QUESTIONS ON THE MATERIAL:
(a) In two sentences, summarize the post below about Gilligan.
(b) Repeat the part of the post about Gilligan starting at "I'll give you" and ending at "a picky eater)".

QUOTED PASSAGE:
⟨

I'll give you the usual scenario pre vacation (he's 21 months)

  • Daddy gets up, showers, dresses and leaves for work. Gilligan barely acknowledges him (it's 5:30am)
  • Gilligan gets up with mommy and goes back to sleep for a few hours. Is moderately active during the day, but spends the late afternoon on the back of the couch waiting for daddy to come home.
  • We go to visit grandpa once a week, sometimes Gilligan is left there for a short period of time. He loves grandpa and gets excited as we approach the house.
  • Eating reasonably well, and sometimes twice a day (he's a picky eater)
Now:
  • Daddy gets up later and Gilligan goes downstairs with him in the morning and goes back to sleep - sometimes on his lap and sometimes on his bed
  • I get up and am barely acknowledged (this is normal for him)
  • If I go out, Gilligan sits on the couch waiting for me to come home and doesn't play much
  • Ditto if daddy goes out
  • Gilligan seems to want us both together at all times.
  • Eating at night around the 24 hour mark

Now for the problem:
  • We left Gilligan for about 8 hours with a neighbor in early June. He was OK there, though he did escape and ran home.
  • We left hims with grandpa for 8 hours 2 weeks ago. Dad he would go to the front door and garage door and whine for us. He then would lay down for a bit and get up and whine again.
  • We left him with grandpa 4 days ago for 30 MINUTES and dad said he yelped almost the whole time we were gone. I heard him when we return but assumed it was because he heard the garage door open. I was wrong.

⟩

SUPPLIED ENTRIES:
⟨

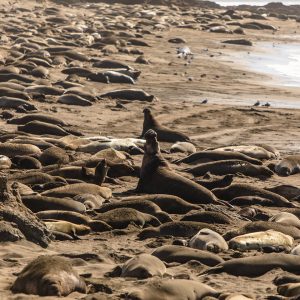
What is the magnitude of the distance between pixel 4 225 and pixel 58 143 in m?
5.64

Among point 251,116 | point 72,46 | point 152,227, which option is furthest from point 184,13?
point 152,227

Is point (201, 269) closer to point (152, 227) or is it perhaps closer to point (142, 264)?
point (142, 264)

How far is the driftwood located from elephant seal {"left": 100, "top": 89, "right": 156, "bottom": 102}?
10.9 meters

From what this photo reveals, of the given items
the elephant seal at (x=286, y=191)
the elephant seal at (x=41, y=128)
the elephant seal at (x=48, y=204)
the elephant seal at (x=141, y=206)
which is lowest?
the elephant seal at (x=41, y=128)

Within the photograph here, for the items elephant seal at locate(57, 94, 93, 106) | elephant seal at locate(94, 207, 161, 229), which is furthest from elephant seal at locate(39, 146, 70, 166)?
elephant seal at locate(57, 94, 93, 106)

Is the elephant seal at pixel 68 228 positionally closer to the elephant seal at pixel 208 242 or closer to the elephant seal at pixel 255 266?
the elephant seal at pixel 208 242

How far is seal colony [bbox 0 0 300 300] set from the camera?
6195 millimetres

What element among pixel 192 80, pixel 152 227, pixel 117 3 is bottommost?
pixel 117 3

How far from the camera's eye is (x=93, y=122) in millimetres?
15352

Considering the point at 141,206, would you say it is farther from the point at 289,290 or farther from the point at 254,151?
the point at 254,151

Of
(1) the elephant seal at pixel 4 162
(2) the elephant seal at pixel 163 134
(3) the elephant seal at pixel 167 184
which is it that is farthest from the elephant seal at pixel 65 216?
(2) the elephant seal at pixel 163 134

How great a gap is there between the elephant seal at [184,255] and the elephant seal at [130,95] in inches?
441

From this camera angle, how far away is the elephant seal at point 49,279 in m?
5.45

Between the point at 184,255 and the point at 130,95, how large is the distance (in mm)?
11414
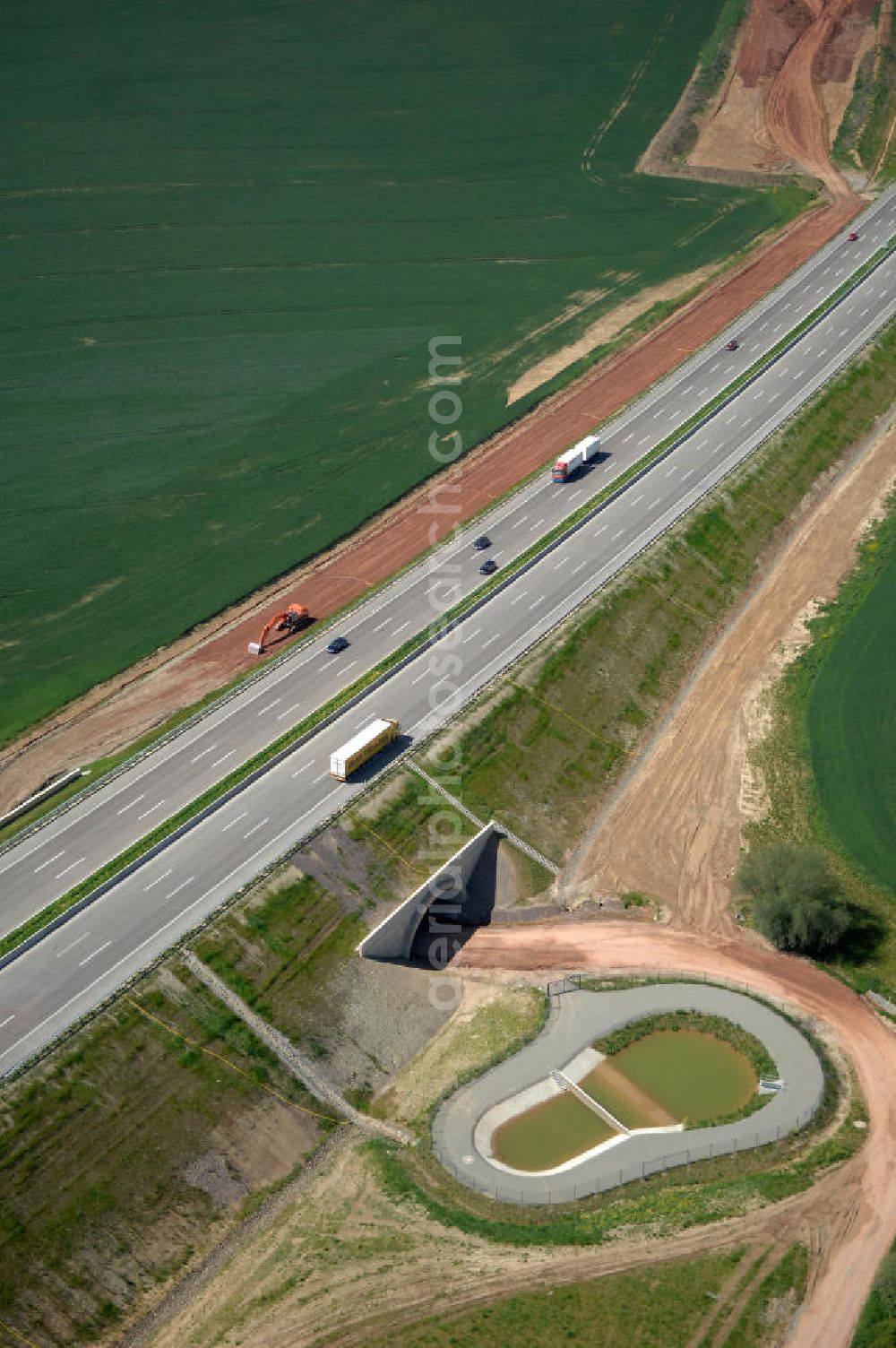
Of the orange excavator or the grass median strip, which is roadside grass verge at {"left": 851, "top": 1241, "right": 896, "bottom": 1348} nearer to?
the grass median strip

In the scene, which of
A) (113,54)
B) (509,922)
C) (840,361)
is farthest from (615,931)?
(113,54)

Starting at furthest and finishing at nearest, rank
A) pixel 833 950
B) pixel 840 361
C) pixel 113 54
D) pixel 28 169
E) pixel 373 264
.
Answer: pixel 113 54 < pixel 28 169 < pixel 373 264 < pixel 840 361 < pixel 833 950

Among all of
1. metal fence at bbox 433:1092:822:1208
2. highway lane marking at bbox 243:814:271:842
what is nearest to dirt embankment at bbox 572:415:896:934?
metal fence at bbox 433:1092:822:1208

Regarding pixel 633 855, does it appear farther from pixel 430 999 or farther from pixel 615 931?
pixel 430 999

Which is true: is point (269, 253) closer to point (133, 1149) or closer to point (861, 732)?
point (861, 732)

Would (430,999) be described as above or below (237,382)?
below

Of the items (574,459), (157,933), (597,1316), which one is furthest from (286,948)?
(574,459)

⟩

ANSWERS BELOW:
(a) Before the vacation, Gilligan barely acknowledged daddy leaving for work at 5:30am, spent late afternoons on the back of the couch waiting for him, and loved weekly visits to grandpa. Now he sits on the couch and doesn't play much when either of them goes out, seems to want both together at all times, and when left with grandpa he whined at the doors during an 8-hour stay two weeks ago and yelped almost the whole time during a 30-minute stay four days ago.

(b)
I'll give you the usual scenario pre vacation (he's 21 months)

  • Daddy gets up, showers, dresses and leaves for work. Gilligan barely acknowledges him (it's 5:30am)
  • Gilligan gets up with mommy and goes back to sleep for a few hours. Is moderately active during the day, but spends the late afternoon on the back of the couch waiting for daddy to come home.
  • We go to visit grandpa once a week, sometimes Gilligan is left there for a short period of time. He loves grandpa and gets excited as we approach the house.
  • Eating reasonably well, and sometimes twice a day (he's a picky eater)